[Start Listed records]
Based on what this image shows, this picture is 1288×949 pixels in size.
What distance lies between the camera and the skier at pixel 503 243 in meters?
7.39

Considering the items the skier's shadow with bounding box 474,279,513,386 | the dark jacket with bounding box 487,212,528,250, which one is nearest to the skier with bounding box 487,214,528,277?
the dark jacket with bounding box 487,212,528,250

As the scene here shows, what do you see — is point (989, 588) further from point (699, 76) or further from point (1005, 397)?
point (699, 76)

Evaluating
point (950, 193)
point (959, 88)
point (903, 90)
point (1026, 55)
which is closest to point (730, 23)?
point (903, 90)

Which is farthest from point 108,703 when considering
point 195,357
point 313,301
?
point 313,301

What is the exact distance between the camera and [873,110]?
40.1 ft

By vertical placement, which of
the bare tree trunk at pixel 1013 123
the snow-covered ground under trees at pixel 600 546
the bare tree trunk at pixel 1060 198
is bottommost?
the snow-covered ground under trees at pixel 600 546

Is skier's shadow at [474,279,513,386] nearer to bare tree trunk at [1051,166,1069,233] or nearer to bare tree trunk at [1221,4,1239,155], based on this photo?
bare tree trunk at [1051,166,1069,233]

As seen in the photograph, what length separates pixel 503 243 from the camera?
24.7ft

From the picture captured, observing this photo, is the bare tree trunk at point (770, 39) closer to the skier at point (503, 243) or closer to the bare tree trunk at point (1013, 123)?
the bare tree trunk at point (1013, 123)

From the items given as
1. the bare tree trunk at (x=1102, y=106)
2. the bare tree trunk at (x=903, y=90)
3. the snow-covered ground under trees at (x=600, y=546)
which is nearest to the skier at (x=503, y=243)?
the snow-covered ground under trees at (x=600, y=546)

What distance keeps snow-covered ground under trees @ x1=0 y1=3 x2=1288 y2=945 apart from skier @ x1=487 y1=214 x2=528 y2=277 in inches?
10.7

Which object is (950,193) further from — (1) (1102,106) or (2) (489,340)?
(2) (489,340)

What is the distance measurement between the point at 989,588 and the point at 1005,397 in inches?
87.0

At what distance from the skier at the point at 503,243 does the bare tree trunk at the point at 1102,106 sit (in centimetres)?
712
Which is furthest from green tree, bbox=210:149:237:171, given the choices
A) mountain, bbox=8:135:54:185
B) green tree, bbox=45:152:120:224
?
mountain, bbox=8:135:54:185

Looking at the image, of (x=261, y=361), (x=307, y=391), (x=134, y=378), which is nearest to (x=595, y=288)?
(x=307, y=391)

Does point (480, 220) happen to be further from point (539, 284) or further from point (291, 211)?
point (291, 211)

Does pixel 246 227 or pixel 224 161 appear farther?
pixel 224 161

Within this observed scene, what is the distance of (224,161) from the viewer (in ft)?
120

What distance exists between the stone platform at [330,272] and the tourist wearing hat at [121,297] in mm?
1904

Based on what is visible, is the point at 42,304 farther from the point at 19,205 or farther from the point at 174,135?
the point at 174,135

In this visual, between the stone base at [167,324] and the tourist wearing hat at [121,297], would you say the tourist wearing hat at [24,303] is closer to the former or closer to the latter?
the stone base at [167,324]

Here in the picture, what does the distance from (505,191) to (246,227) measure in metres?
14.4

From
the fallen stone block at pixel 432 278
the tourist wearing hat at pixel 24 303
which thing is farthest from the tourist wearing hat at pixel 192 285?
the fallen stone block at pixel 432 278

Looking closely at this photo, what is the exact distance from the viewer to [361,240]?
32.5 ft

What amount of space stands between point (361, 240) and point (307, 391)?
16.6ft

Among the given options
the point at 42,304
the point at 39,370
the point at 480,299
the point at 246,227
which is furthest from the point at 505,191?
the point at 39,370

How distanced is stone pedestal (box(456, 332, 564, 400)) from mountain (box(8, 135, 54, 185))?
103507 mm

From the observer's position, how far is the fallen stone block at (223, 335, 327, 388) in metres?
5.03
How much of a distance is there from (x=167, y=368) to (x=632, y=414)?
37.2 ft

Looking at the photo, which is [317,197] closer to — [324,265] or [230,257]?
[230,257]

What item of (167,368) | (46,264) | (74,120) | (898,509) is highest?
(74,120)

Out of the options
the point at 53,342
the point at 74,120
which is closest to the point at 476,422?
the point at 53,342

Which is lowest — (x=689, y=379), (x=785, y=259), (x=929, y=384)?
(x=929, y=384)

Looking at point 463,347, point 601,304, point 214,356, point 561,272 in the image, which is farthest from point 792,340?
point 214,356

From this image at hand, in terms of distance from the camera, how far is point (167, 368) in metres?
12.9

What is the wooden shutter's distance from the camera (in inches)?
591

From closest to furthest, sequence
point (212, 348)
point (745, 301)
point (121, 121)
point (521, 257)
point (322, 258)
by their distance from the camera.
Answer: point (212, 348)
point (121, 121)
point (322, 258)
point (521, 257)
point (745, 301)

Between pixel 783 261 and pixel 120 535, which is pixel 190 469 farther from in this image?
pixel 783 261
[End Listed records]
▶ **Written request**
Rewrite every item above, putting "snowboarder" wherever "skier" appears and leaving everything else unchanged.

▶ **Solution to the problem**
Based on what this image shows, this picture is 1288×949 pixels in size.
What distance lies between the camera and the snowboarder at pixel 503 243 in meters?
7.39

Considering the items the snowboarder's shadow with bounding box 474,279,513,386 | the dark jacket with bounding box 487,212,528,250, which one is nearest to the snowboarder with bounding box 487,214,528,277?
the dark jacket with bounding box 487,212,528,250

As the scene here shows, what do you see — is point (989, 588) further from point (699, 76) or further from point (1005, 397)?
point (699, 76)

Evaluating
point (950, 193)
point (959, 88)
point (903, 90)
point (1026, 55)
which is closest to point (730, 23)?
point (903, 90)

Which is farthest from point 108,703 when considering
point 195,357
point 313,301
?
point 313,301

What is the exact distance between the camera and [873,110]?
40.1 ft

By vertical placement, which of
the bare tree trunk at pixel 1013 123
the snow-covered ground under trees at pixel 600 546
the bare tree trunk at pixel 1060 198
is bottommost?
the snow-covered ground under trees at pixel 600 546

Is snowboarder's shadow at [474,279,513,386] nearer to bare tree trunk at [1051,166,1069,233] or nearer to bare tree trunk at [1221,4,1239,155], based on this photo?
bare tree trunk at [1051,166,1069,233]

As seen in the photograph, what length separates pixel 503 243 from the camera?
24.7ft

From the picture captured, observing this photo, is the bare tree trunk at point (770, 39) closer to the snowboarder at point (503, 243) or closer to the bare tree trunk at point (1013, 123)?
the bare tree trunk at point (1013, 123)

From the items given as
1. the bare tree trunk at (x=1102, y=106)
2. the bare tree trunk at (x=903, y=90)
3. the snow-covered ground under trees at (x=600, y=546)
which is nearest to the snowboarder at (x=503, y=243)?
the snow-covered ground under trees at (x=600, y=546)

What distance keeps snow-covered ground under trees @ x1=0 y1=3 x2=1288 y2=945 apart from snowboarder @ x1=487 y1=214 x2=528 y2=277 in inches?
10.7

Which object is (950,193) further from — (1) (1102,106) or (2) (489,340)?
(2) (489,340)

What is the distance measurement between the point at 989,588 and the point at 1005,397 in inches?
87.0

At what distance from the snowboarder at the point at 503,243 does the bare tree trunk at the point at 1102,106 sit (in centimetres)?
712
Which is furthest from green tree, bbox=210:149:237:171, given the choices
A) mountain, bbox=8:135:54:185
B) green tree, bbox=45:152:120:224
?
mountain, bbox=8:135:54:185

Looking at the image, of (x=261, y=361), (x=307, y=391), (x=134, y=378), which is nearest to (x=595, y=288)?
(x=307, y=391)

Does point (480, 220) happen to be further from point (539, 284) or further from point (291, 211)?
point (291, 211)

Does pixel 246 227 or pixel 224 161 appear farther?
pixel 224 161

Within this observed scene, what is the distance of (224,161) from the viewer (in ft)?
120

What distance exists between the stone platform at [330,272] and the tourist wearing hat at [121,297] in mm?
1904

Based on what is visible, is the point at 42,304 farther from the point at 19,205 or farther from the point at 174,135?
the point at 174,135

In this visual, between the stone base at [167,324] and the tourist wearing hat at [121,297], would you say the tourist wearing hat at [24,303] is closer to the former or closer to the latter?
the stone base at [167,324]

Here in the picture, what does the distance from (505,191) to (246,227) measure in metres?
14.4

From
the fallen stone block at pixel 432 278
the tourist wearing hat at pixel 24 303
which thing is farthest from the tourist wearing hat at pixel 192 285?
the fallen stone block at pixel 432 278

Looking closely at this photo, what is the exact distance from the viewer to [361,240]?
32.5 ft

What amount of space stands between point (361, 240) and point (307, 391)?
16.6ft

Among the given options
the point at 42,304
the point at 39,370
the point at 480,299
the point at 246,227
which is furthest from the point at 505,191?
the point at 39,370

How distanced is stone pedestal (box(456, 332, 564, 400)) from mountain (box(8, 135, 54, 185))?
103507 mm

From the observer's position, how far is the fallen stone block at (223, 335, 327, 388) in metres?
5.03
How much of a distance is there from (x=167, y=368) to (x=632, y=414)?
37.2 ft

Looking at the photo, which is [317,197] closer to — [324,265] or [230,257]?
[230,257]

What item of (167,368) | (46,264) | (74,120) | (898,509) is highest?
(74,120)

Out of the options
the point at 53,342
the point at 74,120
which is closest to the point at 476,422?
the point at 53,342

Which is lowest — (x=689, y=379), (x=785, y=259), (x=929, y=384)?
(x=929, y=384)

Looking at point 463,347, point 601,304, point 214,356, point 561,272 in the image, which is farthest from point 792,340?
point 214,356

From this image at hand, in terms of distance from the camera, how far is point (167, 368) in metres?
12.9

What is the wooden shutter's distance from the camera (in inches)?
591

From closest to furthest, sequence
point (212, 348)
point (745, 301)
point (121, 121)
point (521, 257)
point (322, 258)
by their distance from the camera.
Answer: point (212, 348)
point (121, 121)
point (322, 258)
point (521, 257)
point (745, 301)

Between pixel 783 261 and pixel 120 535, which is pixel 190 469 farther from in this image?
pixel 783 261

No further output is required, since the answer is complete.